## Spatial reasoning records
* * * * *

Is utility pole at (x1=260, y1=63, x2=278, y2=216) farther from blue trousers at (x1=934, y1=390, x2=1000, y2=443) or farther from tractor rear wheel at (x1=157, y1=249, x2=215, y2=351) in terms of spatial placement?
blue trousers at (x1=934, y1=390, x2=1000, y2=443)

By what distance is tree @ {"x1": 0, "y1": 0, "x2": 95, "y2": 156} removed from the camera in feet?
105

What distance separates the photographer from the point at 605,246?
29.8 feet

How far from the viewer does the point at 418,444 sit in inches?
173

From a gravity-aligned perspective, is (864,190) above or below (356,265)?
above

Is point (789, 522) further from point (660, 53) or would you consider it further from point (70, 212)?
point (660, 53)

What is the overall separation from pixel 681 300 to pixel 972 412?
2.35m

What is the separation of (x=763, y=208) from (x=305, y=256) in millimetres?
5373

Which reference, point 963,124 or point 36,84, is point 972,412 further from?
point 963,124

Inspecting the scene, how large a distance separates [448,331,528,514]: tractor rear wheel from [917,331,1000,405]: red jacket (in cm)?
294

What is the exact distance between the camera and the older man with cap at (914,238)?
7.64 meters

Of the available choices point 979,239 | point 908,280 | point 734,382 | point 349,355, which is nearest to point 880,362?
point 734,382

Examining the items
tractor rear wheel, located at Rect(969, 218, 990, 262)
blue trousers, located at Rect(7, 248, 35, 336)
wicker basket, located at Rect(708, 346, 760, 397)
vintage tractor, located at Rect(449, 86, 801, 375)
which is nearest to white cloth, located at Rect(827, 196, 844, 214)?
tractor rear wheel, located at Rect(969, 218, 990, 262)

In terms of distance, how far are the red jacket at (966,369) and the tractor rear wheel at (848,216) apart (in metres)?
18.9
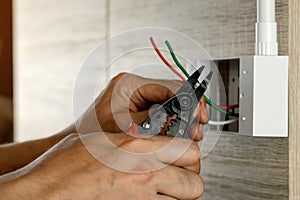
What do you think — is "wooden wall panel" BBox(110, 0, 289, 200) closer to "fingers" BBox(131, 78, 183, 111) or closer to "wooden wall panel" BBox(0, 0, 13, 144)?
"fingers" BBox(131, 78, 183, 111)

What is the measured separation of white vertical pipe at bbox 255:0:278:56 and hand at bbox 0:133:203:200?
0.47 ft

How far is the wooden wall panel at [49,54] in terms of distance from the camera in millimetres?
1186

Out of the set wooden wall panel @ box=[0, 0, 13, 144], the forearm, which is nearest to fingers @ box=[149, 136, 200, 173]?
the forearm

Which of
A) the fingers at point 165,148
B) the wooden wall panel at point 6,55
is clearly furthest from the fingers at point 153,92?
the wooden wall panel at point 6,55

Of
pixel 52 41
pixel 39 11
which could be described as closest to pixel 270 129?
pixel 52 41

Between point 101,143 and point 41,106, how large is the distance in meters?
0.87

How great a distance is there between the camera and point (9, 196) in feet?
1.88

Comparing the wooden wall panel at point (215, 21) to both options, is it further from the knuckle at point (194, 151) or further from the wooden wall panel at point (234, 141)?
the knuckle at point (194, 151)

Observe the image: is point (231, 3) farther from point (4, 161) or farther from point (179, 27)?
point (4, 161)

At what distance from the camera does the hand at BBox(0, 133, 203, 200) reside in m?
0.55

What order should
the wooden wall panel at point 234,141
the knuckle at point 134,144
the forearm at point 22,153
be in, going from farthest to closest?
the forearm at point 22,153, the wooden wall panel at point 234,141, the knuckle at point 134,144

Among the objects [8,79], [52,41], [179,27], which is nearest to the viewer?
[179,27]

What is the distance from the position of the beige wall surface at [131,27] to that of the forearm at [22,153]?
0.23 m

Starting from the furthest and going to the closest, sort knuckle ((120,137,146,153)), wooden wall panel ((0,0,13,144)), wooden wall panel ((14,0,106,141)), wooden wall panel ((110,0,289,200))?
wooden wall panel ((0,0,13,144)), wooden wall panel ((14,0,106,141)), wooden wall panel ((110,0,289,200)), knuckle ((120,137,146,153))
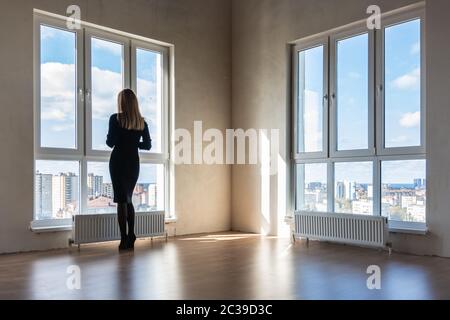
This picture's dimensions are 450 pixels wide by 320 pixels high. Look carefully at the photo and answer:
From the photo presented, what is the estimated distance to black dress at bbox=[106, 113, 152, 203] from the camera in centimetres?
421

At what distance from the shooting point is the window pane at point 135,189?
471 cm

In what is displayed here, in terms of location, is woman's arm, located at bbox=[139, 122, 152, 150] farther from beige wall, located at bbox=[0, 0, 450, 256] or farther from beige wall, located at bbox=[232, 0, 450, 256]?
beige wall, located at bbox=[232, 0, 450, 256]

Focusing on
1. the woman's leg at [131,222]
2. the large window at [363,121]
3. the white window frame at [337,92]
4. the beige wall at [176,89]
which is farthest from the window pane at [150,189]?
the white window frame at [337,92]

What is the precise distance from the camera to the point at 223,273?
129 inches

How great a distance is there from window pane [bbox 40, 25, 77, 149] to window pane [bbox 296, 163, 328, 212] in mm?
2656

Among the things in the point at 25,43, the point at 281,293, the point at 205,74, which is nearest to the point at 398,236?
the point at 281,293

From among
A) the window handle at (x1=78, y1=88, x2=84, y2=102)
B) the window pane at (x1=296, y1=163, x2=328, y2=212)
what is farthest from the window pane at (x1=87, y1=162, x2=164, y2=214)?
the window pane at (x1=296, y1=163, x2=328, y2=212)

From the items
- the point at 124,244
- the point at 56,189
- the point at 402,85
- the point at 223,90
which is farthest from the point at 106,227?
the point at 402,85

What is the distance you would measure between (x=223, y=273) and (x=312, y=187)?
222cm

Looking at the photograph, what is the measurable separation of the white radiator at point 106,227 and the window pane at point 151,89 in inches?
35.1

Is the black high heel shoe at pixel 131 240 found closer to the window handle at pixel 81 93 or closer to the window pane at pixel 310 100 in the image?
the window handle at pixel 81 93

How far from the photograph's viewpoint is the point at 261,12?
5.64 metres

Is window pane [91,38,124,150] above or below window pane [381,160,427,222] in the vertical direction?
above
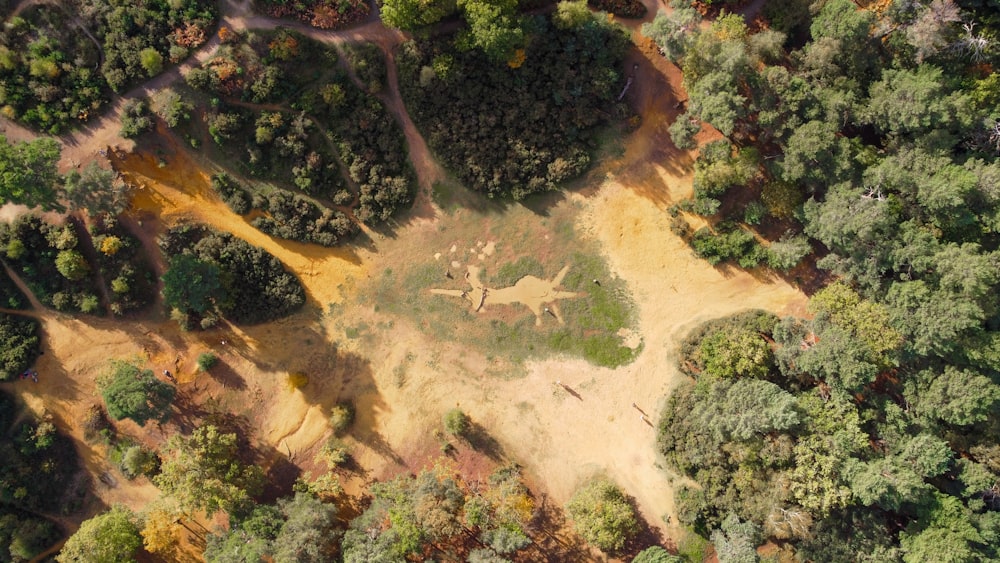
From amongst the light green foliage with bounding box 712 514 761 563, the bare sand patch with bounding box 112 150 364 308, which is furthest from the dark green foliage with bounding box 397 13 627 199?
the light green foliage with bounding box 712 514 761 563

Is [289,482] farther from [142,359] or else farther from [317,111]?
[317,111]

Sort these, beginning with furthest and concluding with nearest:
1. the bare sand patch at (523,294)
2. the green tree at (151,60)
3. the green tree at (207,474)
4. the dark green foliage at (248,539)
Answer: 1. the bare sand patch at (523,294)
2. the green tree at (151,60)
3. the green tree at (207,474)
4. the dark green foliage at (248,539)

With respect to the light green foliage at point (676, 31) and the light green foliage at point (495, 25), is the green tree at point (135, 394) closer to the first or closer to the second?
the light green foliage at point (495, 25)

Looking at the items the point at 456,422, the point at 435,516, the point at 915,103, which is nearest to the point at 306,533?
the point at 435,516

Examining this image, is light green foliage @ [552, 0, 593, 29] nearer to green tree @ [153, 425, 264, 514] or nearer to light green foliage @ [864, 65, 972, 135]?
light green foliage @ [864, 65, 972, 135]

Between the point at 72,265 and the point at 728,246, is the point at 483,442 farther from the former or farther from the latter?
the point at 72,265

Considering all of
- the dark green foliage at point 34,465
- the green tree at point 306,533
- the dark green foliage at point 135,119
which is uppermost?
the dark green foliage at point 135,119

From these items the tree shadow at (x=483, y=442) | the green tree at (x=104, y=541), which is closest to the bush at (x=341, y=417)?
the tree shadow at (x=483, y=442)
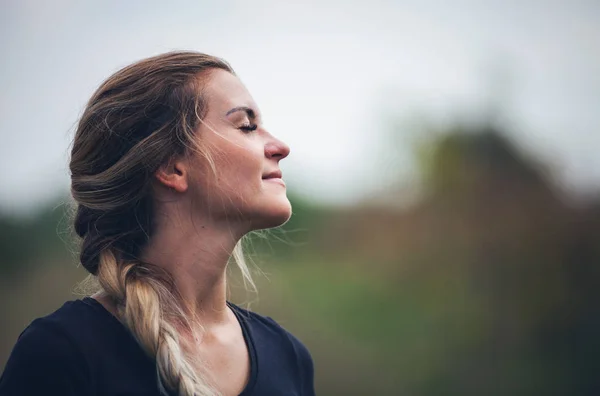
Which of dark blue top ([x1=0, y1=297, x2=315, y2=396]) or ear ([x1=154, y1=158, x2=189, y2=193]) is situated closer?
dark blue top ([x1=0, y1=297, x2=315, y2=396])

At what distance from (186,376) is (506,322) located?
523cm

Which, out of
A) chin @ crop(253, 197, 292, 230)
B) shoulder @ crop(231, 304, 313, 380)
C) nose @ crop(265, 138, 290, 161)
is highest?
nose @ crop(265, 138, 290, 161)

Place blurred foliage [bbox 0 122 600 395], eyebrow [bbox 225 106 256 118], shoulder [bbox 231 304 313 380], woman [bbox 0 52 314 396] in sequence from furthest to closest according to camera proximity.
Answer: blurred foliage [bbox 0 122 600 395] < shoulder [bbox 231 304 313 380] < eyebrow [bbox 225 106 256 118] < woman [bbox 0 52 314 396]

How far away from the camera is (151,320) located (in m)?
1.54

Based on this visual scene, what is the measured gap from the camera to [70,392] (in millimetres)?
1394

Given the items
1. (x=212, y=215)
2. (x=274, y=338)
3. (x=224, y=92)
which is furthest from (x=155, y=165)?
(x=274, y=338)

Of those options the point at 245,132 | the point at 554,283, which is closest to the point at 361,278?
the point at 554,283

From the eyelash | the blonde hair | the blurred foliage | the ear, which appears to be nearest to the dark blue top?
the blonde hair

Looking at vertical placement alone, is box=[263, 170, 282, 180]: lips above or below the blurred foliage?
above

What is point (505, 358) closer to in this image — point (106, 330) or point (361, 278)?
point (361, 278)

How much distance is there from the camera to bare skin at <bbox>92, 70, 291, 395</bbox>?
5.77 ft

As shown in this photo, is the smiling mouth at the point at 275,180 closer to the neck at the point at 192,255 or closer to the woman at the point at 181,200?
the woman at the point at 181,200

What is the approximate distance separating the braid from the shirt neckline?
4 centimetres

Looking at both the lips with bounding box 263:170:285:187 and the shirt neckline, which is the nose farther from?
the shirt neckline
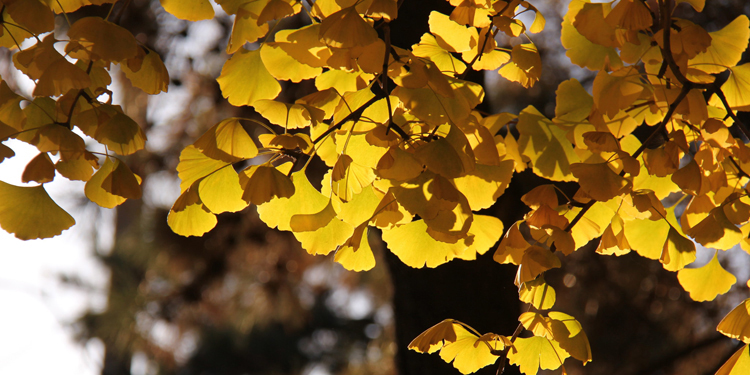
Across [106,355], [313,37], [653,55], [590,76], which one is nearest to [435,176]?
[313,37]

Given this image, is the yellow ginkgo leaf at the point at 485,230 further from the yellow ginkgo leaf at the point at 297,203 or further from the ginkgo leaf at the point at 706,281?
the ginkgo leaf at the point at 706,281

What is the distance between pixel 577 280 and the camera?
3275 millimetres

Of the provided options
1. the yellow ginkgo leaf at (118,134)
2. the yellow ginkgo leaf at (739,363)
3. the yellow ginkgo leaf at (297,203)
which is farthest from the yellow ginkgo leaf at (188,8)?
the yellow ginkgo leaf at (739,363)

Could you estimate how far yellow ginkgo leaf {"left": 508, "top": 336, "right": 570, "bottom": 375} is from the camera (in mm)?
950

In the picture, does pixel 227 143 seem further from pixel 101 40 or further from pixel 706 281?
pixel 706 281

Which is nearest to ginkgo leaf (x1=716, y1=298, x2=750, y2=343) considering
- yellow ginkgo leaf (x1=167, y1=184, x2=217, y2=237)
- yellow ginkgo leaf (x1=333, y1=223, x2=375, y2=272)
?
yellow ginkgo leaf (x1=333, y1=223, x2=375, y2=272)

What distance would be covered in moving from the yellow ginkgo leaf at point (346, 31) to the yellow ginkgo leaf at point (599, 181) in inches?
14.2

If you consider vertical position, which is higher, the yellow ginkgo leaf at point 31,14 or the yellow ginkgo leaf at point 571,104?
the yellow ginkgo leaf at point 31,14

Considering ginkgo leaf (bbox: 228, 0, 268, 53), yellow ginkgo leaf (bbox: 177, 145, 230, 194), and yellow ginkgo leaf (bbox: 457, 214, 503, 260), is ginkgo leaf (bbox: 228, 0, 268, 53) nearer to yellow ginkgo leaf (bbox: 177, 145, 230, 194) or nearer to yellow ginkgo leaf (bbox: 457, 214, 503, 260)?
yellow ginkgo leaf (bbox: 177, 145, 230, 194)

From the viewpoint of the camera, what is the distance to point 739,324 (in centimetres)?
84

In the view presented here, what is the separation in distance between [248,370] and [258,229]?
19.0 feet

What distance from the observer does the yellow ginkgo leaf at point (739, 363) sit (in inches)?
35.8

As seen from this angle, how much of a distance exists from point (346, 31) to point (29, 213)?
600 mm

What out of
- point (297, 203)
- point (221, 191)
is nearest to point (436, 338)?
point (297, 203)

* * * * *

## Task objective
Copy out everything in the entries from the line containing "Place blurred foliage" down to the line containing "Answer: blurred foliage", both lines included, with no changes.

## Response
Place blurred foliage [bbox 0 122 600 395], eyebrow [bbox 225 106 256 118], shoulder [bbox 231 304 313 380], woman [bbox 0 52 314 396] in sequence from furthest to closest according to camera proximity.
Answer: blurred foliage [bbox 0 122 600 395] < shoulder [bbox 231 304 313 380] < eyebrow [bbox 225 106 256 118] < woman [bbox 0 52 314 396]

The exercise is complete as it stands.